In the near future, the idea of an original painting will become as meaningful as an original Bach performance. For the same reason, Bach codified his masterpieces in musical notation, we can now use 3D scans to codify art, archaeological artifacts or even architecture into digital models. Such perfect renderings of the physical world capture artists’ spirits in a reproducible manner, and in doing so we make art permissionless because the digitized ‘aesthetic originals’ can be shared through peer-to-peer networks no government or authority can censure. The ‘Pirate Bay’ of art will forever decentralize private collections, allowing anyone to own a pitch-perfect Picasso or cast-iron Rodin.
A Decentralized World Museum
Art was never meant to be locked away in private collections for the sole enjoyment of the highest-bidding Silicon Valley tycoons, Russian billionaires or enlightened oil sheiks. Works of art breathe emotions intended for all mankind.
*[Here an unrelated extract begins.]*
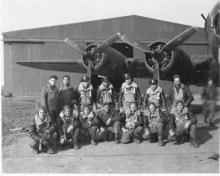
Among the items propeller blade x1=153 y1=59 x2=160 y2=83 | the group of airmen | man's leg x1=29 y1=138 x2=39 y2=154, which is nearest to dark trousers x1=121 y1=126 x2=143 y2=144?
the group of airmen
Sadly, “today, museums are being priced out of the art-acquisition market by the soaring prices for works by the top artists,” writes Ben Rose for Huffington Post.
For this reason, professor Edward Banfield suggested filling museums with fakes. Original artworks could then be sold into private collections while the masses would still be able to enjoy the world’s finest paintings and sculptures. That suggestion came over half a century ago, but neither technology nor society was ready. Perhaps we are ready now. Museums of the future may prefer living walls and liquid floors (à la T1000) that can replicate in real-time any sculpture or painting from a decentralized ledger of world art, including the finest classical works, modern contraptions or even chimp art. At the very least, future museum collection directors won’t have to limit themselves to what they can afford.
“People who sneer at a very good reproduction of a painting will praise a far inferior reproduction of a symphony.” — Edward Banfield
Allowing perfect replica’s in the visual arts offers one more valuable benefit: immortalizing culture. Despite the most advanced preservation techniques, physical originals don’t last forever. Fires, floods, and earthquakes will continue to destroy human heritage. By building a decentralized ledger of digitized artworks we preserve art indefinitely, and by disseminating art in millions of redundant copies using the internet, we also defend art against acts of barbarism, such as the deliberate destruction of ancient archaeological sites.
In a digitized form, we can even preserve the pyramids of Egypt for all eternity. Future art historians and archaeologists won’t have to glue together shards of broken vases. Instead, they’ll be able to replicate our culture’s artworks stroke for stroke, or take guided tours through virtual museums we leave behind. We can send numerous copies of our artistic legacy into space. So even if we keep the worst to ourselves, we give the universe our best.